Menurutnya, kontraktor ini patut dicurigai, pasalnya berdasarkan fakta empiris di lapangan hasil teknis pekerjaannya diduga sarat beraroma praktek korupsi, kolusi dan nepotisme (KKN).
Mencermati kondisi seperti ini, pihaknya mendesak aparat penegak hukum (APH) segera menyelidiki kasus-kasus pelanggaran hukum ini. “Jerat oknum pelakunya hingga bisa diseret ke meja hijau.

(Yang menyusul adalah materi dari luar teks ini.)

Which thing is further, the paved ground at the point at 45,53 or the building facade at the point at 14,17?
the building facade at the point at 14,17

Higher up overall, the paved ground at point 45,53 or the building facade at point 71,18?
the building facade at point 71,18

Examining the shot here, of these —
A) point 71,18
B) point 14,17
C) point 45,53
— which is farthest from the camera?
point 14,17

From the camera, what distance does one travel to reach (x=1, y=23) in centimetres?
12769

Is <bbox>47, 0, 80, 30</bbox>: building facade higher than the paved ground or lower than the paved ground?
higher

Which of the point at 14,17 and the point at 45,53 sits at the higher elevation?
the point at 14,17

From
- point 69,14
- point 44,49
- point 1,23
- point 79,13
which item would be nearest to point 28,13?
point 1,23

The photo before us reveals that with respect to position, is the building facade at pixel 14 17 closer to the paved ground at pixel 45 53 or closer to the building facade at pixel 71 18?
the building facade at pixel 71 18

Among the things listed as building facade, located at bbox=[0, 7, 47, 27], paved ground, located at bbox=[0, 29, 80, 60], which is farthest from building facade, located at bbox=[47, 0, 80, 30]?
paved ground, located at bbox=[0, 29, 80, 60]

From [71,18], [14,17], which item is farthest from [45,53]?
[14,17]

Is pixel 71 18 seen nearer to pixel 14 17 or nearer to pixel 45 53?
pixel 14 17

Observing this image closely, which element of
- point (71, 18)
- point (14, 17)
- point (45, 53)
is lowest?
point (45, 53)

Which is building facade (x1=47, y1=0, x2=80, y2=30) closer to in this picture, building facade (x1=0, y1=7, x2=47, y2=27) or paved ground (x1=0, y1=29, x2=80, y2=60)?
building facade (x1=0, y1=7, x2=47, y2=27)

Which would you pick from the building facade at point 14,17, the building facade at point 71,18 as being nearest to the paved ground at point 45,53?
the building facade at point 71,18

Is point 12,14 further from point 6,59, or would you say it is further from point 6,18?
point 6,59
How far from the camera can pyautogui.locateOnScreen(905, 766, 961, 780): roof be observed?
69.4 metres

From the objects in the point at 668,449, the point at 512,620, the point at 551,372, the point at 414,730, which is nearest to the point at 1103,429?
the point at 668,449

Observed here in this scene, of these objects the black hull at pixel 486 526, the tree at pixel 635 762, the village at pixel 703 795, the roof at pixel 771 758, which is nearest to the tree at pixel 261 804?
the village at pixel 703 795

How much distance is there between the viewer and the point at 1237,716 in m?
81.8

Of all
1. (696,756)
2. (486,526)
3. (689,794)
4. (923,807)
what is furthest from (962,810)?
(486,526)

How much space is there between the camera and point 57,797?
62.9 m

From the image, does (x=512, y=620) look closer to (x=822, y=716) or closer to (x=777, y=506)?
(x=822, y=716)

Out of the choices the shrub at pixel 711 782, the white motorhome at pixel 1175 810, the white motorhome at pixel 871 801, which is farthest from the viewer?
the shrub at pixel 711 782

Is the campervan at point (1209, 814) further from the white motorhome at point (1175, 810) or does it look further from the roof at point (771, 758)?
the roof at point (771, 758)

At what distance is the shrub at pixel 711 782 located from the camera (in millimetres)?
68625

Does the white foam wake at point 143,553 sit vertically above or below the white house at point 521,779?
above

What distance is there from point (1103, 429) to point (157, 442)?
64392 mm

Tak usah menunggu adanya laporan pengaduan, karena hal ini merupakan peristiwa pidana,” tandas Udin.
“Bila terbukti kelak, beri hukuman setimpal, agar ada efek jera karena dana itu berasal dari uang kenduri rakyat yang dihimpun melalui pajak yang benar-benar harus dipertanggungjawabkan,” pungkasnya.
Untuk konfirmasi seputar temuan proyek ini, awak media berulang kali mendatangi kantor Humas PT Brantas Abipraya (Persero) di Jl Raya Binong-Tanjungsari, Desa Karangwangi, Kecamatan Binong, Kabupaten Subang, namun Humas PT Brantas Abipraya Nana belum berhasil ditemui karena kata stafnya sedang tidak berada di tempat. (Abh)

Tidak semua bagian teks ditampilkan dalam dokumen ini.